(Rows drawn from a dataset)
— Start —

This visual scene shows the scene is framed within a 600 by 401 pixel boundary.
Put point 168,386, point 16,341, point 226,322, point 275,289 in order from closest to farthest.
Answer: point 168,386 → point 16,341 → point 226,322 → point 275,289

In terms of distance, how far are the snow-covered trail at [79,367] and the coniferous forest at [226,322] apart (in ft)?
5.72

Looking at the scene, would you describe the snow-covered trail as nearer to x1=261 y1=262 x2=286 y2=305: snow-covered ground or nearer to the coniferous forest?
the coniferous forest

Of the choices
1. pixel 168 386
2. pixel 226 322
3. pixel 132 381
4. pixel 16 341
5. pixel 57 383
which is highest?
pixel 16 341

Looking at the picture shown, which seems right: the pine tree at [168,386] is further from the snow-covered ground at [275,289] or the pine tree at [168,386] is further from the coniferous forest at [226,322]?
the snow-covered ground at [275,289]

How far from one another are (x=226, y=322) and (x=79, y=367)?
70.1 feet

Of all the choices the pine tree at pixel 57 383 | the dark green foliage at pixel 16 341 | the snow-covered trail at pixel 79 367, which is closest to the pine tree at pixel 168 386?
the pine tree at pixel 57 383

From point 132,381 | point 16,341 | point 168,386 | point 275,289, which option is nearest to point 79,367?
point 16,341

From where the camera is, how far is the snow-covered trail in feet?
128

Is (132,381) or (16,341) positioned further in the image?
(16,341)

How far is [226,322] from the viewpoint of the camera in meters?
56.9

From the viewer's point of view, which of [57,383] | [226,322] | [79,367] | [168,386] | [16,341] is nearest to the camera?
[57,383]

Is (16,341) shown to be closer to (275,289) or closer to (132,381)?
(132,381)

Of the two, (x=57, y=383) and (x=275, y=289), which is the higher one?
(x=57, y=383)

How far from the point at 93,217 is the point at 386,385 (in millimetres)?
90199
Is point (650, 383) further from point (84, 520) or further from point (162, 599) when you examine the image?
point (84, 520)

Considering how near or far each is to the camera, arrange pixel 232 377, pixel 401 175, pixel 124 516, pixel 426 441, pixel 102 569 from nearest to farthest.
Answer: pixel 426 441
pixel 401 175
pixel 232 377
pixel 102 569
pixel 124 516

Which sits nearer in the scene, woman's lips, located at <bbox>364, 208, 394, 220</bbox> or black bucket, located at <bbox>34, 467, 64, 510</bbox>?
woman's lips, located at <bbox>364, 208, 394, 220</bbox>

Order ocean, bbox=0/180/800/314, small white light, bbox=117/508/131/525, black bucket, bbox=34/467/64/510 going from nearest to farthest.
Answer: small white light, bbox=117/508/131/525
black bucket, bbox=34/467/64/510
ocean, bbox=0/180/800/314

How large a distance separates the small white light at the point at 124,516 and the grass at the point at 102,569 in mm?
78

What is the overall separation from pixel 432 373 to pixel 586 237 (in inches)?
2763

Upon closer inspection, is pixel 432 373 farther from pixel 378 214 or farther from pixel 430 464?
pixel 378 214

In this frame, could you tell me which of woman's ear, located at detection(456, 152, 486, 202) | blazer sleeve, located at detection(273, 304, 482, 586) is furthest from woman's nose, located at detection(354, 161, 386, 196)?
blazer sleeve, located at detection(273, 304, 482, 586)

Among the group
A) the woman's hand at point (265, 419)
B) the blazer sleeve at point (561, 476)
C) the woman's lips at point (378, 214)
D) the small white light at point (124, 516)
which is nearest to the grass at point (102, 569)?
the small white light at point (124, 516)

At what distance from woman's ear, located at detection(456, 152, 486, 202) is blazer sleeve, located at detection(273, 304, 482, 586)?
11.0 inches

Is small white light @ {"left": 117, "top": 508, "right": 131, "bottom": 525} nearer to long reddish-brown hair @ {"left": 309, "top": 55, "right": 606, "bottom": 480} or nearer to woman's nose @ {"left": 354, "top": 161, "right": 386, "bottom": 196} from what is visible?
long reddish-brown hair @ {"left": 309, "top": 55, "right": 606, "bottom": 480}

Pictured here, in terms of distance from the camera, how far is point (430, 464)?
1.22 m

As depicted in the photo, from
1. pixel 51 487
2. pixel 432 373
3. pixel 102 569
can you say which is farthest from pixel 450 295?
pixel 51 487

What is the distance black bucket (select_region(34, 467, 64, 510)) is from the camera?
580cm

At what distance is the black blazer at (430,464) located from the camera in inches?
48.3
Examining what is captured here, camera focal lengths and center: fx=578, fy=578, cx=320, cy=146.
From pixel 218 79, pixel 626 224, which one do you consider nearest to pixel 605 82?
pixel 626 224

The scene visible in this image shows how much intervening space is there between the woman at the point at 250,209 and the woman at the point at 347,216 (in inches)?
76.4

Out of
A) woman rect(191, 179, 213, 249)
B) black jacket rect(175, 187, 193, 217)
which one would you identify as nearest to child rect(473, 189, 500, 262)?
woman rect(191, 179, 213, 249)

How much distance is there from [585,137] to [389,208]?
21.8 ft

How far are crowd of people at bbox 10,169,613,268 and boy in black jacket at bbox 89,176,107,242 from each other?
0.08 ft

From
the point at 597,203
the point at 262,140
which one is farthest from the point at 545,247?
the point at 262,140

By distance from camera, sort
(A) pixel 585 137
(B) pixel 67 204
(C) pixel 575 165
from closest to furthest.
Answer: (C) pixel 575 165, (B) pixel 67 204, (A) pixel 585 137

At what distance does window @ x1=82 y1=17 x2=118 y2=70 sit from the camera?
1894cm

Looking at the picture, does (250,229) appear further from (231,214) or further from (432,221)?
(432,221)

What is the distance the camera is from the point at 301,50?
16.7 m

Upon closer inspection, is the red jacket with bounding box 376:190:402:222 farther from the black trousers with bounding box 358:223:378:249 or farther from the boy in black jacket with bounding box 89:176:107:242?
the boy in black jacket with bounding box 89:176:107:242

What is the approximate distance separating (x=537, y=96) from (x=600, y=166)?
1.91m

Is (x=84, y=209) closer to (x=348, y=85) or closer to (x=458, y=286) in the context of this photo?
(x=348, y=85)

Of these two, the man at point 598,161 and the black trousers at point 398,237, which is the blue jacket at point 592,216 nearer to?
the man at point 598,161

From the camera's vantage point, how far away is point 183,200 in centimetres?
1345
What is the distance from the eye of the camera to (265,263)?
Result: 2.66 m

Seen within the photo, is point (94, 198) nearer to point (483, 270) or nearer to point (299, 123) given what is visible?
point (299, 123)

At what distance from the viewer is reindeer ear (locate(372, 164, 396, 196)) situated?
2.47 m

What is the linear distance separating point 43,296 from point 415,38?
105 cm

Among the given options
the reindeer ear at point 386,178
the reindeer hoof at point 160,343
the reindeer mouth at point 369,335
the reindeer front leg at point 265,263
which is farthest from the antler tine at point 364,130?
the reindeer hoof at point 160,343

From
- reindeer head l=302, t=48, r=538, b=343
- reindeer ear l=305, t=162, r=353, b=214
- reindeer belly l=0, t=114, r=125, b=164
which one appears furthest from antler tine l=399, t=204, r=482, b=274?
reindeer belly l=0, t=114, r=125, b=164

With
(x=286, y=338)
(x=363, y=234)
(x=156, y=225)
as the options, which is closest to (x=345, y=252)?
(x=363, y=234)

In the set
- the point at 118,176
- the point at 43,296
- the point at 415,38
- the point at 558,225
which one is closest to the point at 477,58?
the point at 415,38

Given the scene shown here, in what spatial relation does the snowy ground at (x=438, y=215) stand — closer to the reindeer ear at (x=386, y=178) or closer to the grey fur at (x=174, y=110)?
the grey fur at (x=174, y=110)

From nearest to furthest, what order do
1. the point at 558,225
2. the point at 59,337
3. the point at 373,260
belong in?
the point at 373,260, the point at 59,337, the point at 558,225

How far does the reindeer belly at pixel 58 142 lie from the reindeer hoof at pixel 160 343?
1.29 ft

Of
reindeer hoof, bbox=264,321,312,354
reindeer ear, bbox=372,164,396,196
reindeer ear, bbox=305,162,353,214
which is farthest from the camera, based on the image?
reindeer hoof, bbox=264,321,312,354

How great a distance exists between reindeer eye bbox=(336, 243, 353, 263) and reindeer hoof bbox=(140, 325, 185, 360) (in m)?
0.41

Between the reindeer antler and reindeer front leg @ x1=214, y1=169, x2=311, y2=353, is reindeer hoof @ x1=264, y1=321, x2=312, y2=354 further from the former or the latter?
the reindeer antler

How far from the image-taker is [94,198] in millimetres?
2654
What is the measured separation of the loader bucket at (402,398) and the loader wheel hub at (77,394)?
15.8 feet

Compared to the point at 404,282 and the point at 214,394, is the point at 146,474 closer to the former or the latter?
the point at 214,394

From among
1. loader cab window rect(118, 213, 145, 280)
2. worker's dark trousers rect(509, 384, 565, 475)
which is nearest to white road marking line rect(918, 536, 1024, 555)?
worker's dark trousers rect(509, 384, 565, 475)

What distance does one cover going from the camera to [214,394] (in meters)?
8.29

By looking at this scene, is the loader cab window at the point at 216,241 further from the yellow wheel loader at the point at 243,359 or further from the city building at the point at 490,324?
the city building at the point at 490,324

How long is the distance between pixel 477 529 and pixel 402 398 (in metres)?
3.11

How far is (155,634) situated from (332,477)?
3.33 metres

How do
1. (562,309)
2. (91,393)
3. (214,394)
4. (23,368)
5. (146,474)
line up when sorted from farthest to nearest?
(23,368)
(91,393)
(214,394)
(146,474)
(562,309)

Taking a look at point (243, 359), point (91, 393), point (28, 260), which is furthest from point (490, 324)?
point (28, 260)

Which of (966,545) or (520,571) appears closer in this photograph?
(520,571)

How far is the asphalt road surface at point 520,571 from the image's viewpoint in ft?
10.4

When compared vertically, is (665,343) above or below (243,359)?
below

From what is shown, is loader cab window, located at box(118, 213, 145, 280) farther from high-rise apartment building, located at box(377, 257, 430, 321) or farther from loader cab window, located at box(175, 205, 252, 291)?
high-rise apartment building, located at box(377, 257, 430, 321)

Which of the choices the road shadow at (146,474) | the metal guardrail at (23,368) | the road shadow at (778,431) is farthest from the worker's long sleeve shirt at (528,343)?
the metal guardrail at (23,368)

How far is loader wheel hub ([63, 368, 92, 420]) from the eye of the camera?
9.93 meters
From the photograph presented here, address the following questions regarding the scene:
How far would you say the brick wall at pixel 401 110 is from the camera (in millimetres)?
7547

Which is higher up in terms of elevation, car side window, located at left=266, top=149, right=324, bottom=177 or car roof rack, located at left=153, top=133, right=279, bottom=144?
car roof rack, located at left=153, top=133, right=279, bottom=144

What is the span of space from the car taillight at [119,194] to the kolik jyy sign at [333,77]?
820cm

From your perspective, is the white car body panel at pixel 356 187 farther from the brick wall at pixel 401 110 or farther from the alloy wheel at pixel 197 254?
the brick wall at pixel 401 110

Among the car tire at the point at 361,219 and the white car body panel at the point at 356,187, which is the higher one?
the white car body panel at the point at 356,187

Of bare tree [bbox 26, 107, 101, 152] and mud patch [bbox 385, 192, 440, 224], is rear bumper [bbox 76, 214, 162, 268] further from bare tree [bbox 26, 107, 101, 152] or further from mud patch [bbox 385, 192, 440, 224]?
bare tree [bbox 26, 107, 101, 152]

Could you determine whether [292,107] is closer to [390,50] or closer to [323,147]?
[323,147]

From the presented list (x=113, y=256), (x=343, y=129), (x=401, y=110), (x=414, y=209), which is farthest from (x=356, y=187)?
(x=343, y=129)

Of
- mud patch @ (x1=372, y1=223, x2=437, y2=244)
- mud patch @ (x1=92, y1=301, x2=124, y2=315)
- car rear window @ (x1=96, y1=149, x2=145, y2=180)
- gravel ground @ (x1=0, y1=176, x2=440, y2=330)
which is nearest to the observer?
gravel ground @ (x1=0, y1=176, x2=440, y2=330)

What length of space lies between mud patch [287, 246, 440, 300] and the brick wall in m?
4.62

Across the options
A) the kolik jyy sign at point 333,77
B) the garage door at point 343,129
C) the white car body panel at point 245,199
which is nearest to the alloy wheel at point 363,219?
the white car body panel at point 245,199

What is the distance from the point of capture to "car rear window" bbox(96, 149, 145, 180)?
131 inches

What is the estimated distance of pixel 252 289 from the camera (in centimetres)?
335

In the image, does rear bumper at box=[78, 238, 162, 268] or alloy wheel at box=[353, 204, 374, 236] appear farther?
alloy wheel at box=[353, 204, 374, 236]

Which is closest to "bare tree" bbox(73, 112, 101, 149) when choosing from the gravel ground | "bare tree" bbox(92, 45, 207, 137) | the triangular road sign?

— End —

> [What the exercise asks]:
Reproduce word for word the lines of the records above, from the first line through the line containing "Answer: point 168,386", with both of those lines included.

> [Answer to the task]:
This visual scene shows the scene is framed within a 600 by 401 pixel boundary.
Put point 168,386, point 16,341, point 226,322, point 275,289 in order from closest to farthest.
Answer: point 168,386 → point 16,341 → point 226,322 → point 275,289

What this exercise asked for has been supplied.